## [Extrait du document]
- - - - -
Bernard Marois : Les questions soulevées par cette liste ne me semblent pas nécessairement être les bonnes. Je connais bien les gens de Morgan Stanley et ils ont tendance à essayer de systématiser les choses, de les réduire pour frapper les esprits, ainsi leur approche me parait quelque peu superficielle.

Il serait à mon avis plus judicieux de raisonner en thèmes plutôt qu'en zones géographiques : relations de change, matières premières, développement des consommations intérieures etc. La classification par zone me semble d'autant plus mauvaise que les zones sélectionnées sont hétérogènes "entre elles", et pour certaines en elles-mêmes.

Etats-Unis : du quantitative easing (QE) à un réajustement des taux d'intérêt

La question n'est pas tant les techniques de gestion de la politique monétaire qu'un problème de fond assez lourd à gérer : celui du retour d'une croissance plus ferme et plus durable. Ce retour passe par deux choses que les États-Unis doivent gérer de façon prioritaire : la croissance des inégalités qui explique que la consommation des classes moyennes soit en berne d'une part, et d'autre part, procéder à une réindustrialisation du pays qui passe en bonne partie par un dollars faible. On retrouve donc la question des taux d'intérêts bas or l'abandon du QE est incompatible avec cela. Si les Américains augmentent les taux d'intérêts, ils se protègent des bulles mais ils ré-apprécient le dollar et cela sera catastrophique pour l'industrie.

Japon : de la déflation à une inflation modérée

La déflation au Japon est récurrente depuis vingt ans et trouve son origine dans la décroissance démographique du pays qui entraine une stagnation économique durable et permanente. Par conséquent, tant que ce problème n'est pas réglé, toutes les autres politiques ne peuvent qu'échouer. Ce phénomène - prépondérant pour le Japon-, ainsi que son refus de l'immigration, pousse à la robotisation mais même cela ne suffira en rien à sortir de la déflation.
- - - - -
## [Données fournies]
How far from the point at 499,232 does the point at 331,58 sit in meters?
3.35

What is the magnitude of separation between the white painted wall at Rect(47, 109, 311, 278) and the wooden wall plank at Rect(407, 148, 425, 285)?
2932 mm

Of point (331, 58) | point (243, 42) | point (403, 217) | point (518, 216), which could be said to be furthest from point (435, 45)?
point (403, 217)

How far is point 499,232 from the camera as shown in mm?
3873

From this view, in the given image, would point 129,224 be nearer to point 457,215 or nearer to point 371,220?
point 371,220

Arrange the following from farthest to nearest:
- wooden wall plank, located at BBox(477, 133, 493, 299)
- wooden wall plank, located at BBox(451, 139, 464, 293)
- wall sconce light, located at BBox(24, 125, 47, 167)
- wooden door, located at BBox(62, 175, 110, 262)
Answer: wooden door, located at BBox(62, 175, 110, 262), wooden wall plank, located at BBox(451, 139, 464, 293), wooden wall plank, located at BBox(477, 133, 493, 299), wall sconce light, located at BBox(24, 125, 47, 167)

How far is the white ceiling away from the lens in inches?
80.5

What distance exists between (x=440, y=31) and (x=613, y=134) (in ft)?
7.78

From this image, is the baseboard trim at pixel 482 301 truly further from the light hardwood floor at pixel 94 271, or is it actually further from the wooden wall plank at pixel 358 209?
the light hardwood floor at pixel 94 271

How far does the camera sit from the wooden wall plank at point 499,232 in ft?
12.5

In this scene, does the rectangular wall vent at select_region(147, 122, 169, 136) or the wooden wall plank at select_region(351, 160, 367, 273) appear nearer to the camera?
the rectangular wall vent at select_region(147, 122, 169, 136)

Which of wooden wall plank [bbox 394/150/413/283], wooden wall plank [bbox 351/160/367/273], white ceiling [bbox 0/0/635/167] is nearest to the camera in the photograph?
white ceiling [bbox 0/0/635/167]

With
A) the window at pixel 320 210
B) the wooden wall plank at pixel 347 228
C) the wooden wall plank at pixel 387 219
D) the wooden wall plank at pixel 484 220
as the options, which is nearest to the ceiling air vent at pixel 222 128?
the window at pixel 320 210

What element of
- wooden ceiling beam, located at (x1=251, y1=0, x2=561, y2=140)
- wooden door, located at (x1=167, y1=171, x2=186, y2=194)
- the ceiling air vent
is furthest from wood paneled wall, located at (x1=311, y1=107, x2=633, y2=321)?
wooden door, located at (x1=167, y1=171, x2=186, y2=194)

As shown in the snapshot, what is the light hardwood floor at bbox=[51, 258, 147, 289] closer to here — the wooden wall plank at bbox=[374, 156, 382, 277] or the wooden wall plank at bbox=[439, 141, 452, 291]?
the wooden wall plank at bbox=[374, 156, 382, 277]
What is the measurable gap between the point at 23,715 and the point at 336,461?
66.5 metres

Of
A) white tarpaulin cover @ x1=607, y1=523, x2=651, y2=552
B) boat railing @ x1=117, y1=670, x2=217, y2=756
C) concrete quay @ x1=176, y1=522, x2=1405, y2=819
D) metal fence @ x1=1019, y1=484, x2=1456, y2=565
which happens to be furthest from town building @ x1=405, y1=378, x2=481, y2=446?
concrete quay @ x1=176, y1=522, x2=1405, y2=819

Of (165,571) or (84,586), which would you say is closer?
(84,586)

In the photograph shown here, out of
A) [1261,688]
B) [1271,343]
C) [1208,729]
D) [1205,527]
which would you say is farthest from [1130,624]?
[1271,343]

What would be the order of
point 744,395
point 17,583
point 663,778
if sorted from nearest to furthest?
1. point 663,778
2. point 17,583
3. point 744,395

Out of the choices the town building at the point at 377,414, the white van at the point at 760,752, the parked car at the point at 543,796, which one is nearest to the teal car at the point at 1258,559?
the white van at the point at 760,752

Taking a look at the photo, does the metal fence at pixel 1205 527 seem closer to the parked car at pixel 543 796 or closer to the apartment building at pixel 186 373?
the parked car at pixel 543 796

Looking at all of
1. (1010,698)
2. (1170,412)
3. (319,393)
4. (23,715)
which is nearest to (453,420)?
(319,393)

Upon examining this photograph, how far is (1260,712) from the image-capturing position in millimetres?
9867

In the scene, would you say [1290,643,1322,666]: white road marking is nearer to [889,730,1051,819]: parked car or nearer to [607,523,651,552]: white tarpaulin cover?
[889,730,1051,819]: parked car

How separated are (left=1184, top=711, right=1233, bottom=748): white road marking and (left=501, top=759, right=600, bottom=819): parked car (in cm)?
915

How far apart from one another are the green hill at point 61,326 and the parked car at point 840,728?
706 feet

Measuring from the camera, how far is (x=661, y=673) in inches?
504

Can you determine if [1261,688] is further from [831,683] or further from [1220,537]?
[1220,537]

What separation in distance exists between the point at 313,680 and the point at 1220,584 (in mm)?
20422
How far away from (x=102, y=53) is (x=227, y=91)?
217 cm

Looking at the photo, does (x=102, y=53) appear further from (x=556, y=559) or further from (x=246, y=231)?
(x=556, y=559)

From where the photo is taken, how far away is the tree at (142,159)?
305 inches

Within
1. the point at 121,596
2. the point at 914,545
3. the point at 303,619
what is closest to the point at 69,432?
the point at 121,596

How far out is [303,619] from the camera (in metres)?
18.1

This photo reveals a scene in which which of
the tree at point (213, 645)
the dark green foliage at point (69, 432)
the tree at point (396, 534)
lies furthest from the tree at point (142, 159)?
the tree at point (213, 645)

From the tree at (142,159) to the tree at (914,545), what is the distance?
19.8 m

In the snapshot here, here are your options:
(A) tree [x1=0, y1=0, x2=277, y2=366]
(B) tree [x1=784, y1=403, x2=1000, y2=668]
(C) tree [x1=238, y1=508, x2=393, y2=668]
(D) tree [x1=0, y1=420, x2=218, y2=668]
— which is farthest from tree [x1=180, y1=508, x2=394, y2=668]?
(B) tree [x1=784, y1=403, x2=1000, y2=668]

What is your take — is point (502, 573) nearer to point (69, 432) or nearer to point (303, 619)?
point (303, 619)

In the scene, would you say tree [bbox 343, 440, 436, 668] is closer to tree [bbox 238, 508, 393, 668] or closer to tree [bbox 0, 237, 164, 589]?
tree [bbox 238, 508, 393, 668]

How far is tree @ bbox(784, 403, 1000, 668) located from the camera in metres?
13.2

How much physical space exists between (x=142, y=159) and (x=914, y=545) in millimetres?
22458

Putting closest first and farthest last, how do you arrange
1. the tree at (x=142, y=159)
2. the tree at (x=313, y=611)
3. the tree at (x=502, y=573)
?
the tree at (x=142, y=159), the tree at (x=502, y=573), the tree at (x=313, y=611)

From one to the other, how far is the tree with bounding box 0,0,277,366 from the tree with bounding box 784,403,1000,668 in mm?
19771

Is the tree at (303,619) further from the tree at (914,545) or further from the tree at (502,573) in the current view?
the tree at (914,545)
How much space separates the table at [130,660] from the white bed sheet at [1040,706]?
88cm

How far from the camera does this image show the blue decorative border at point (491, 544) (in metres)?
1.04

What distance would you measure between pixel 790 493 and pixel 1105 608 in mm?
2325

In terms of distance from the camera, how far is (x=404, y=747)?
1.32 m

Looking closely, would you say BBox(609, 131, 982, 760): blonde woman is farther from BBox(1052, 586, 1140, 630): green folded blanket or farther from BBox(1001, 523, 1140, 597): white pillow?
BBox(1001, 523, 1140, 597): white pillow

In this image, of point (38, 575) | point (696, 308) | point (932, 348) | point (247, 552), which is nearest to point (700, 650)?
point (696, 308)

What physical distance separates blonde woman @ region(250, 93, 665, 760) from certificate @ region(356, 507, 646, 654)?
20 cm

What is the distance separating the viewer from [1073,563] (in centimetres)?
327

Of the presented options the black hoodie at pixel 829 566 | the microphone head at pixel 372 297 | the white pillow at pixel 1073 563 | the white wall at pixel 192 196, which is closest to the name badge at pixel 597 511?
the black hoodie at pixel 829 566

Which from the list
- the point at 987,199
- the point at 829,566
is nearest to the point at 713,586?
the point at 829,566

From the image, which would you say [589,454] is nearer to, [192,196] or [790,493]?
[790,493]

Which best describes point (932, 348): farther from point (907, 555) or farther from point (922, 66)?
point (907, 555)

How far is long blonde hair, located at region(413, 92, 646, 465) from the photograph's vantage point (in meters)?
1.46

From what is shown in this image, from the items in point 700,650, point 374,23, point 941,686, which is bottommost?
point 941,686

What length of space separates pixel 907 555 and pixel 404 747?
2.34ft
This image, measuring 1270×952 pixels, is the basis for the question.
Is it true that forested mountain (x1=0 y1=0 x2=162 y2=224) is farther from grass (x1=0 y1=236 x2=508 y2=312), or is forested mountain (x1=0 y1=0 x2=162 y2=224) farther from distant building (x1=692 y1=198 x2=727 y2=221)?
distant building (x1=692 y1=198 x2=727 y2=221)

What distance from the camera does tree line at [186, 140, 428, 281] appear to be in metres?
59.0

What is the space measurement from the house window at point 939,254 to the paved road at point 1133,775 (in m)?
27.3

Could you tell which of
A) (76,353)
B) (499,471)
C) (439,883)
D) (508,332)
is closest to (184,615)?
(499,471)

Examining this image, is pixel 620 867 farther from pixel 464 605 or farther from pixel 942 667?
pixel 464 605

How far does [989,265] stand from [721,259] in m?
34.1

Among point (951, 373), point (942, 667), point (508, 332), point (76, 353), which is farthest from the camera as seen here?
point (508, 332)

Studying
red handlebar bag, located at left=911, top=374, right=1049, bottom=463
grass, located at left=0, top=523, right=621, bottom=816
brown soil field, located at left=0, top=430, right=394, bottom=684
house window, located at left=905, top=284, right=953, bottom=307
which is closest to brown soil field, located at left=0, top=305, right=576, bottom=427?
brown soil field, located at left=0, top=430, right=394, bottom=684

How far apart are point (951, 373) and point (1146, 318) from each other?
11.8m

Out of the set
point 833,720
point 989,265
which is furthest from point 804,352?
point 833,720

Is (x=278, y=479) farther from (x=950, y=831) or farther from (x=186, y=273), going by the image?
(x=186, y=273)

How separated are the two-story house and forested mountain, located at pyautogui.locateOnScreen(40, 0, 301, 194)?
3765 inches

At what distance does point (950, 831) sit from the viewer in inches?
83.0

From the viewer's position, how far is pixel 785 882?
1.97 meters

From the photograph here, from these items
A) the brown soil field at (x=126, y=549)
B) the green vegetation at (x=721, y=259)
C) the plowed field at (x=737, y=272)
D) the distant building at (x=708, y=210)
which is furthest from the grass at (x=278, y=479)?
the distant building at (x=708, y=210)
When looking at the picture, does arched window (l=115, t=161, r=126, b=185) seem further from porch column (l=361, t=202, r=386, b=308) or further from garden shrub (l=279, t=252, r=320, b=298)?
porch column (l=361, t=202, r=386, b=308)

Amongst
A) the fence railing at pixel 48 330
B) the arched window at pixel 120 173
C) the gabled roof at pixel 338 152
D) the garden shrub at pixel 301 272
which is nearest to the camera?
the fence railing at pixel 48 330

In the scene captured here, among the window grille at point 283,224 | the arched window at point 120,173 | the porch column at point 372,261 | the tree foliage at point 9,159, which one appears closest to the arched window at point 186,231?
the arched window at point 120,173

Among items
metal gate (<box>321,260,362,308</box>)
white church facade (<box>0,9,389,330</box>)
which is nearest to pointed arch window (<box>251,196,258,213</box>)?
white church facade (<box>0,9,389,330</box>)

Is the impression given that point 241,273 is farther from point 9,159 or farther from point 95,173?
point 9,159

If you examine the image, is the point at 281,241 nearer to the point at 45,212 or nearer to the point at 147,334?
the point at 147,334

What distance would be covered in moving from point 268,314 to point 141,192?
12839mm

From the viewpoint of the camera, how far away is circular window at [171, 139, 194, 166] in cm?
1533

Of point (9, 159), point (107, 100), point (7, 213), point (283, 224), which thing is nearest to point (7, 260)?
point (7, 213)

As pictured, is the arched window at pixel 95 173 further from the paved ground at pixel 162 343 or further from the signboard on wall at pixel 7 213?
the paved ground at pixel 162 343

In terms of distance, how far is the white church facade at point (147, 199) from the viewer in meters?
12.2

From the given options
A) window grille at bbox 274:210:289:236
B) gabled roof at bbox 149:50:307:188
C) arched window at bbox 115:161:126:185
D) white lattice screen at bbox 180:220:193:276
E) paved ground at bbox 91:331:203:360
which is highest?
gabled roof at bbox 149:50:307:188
- - - - -
## [Consignes de l'exercice]
- a) D'après l'extrait du document, à quoi Bernard Marois attribue-t-il l'origine de la déflation au Japon ?
- b) Reproduisez fidèlement le passage de l'extrait du document qui va de « Bernard Marois : Les » à « quelque peu superficielle. ».

## [Résultats dans l'ordre]
- a) À la décroissance démographique du pays.

- b)
Bernard Marois : Les questions soulevées par cette liste ne me semblent pas nécessairement être les bonnes. Je connais bien les gens de Morgan Stanley et ils ont tendance à essayer de systématiser les choses, de les réduire pour frapper les esprits, ainsi leur approche me parait quelque peu superficielle.